A Nevada woman alleges somebody stole her mail-in ballot and voted in her name. She’s part of a federal lawsuit by the Trump campaign demanding the state to stop counting illegal votes.
“I went to vote and was told I already voted,” Jill Stoake said during a Nov. 5 Trump campaign press briefing. “I pursued the matter and in years past I always voted in person. This time, they mailed out the ballot and somebody took my ballot. They also took the ballot of my roommate.”
Nevada decided to mail ballots to all registered voters this year, a move that has led to problems.
Before the primaries in Clark County, Nevada, which covers the Las Vegas metro area, more than 223,000 mail ballots bounced due to old or wrong addresses, according to the Public Interest Legal Foundation (PILF), which tallied the data.
PILF, a right-leaning election watchdog, also found that some Nevada voters registered at commercial addresses, which the state doesn’t allow. When a PILF investigator visited some of the addresses, he found no sign of the voters actually living there. One address was an empty lot.
Voter rolls are notoriously messy. One of the most common problems is that people fail to update their registrations when they move. At least some states have mechanisms to update the addresses, but there’s a lag. If the voter moved to another state, the process to drop them from the origin state’s rolls could take years. The same applies for deceased voters, who sometimes stay on the rolls well past their passing.
The Trump campaign is alleging that votes were cast for both the deceased and non-residents in Nevada and that the campaign wasn’t allowed to inspect the ballot verification.
“We were told that signatures would save us from all fraud. But to date, we still have not been able to observe these signatures or meaningfully challenge a single mail-in ballot out of hundreds of thousands of casts. We firmly believe that there are many voters in this group of mail-in people that are not proper voters,” said Adam Laxalt, former Nevada Attorney General and co-chairman of Trump’s campaign in Nevada, during the briefing.

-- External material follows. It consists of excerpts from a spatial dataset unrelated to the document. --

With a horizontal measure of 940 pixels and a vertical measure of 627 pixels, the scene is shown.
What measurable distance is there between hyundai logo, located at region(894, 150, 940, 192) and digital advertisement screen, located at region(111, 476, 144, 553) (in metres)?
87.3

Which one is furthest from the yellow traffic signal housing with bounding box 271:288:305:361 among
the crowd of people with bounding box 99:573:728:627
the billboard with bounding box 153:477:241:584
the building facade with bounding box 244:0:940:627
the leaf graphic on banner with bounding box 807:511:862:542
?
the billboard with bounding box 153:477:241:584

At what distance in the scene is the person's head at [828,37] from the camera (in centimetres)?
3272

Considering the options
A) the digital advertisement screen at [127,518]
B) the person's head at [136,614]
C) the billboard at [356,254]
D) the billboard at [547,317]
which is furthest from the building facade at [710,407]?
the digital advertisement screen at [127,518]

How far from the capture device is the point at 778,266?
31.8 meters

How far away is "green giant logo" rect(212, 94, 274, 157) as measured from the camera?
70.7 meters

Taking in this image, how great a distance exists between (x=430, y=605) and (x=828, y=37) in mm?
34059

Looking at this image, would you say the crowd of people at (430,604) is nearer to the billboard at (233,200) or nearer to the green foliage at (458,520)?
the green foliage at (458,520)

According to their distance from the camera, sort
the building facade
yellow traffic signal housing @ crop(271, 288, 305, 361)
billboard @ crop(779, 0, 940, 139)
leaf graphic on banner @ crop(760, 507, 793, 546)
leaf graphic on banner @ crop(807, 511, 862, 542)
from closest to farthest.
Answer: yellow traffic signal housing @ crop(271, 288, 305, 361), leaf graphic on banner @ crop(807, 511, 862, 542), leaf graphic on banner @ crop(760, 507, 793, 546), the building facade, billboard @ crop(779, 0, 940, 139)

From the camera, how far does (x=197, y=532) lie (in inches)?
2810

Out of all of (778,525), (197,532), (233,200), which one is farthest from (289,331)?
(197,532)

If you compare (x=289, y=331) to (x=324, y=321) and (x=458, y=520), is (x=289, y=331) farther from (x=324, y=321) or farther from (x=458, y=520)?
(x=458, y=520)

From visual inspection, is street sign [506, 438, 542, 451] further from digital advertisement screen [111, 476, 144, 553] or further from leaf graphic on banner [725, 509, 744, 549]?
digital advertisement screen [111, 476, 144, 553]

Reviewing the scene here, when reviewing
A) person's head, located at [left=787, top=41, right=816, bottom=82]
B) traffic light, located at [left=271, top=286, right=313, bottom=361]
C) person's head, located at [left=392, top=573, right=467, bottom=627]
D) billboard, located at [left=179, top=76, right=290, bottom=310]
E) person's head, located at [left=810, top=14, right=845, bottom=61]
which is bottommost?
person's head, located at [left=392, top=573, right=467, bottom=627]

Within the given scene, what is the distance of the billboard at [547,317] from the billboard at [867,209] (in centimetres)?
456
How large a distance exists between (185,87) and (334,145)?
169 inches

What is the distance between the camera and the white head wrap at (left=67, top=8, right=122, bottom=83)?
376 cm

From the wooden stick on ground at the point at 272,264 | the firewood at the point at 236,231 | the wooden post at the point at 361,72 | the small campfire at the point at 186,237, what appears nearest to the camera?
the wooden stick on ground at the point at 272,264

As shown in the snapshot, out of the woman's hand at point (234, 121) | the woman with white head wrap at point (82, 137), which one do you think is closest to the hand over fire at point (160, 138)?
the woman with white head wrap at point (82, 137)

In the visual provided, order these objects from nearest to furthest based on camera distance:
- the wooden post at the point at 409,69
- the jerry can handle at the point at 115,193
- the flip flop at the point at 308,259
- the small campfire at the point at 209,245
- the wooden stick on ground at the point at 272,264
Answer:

He said the campaign believes some dead peoples’ votes were counted as well as those of thousands of people who moved out of the county during the CCP virus pandemic and thus weren’t eligible to vote there.
The participants didn’t take press questions during the hearing and instead told reporters to direct their questions to Clark County.
The Clark County Election Department didn’t immediately respond to a request for comment.
The Trump campaign is filing lawsuits and alleging election irregularities in multiple states where the current counts indicate Trump is behind by a tight margin.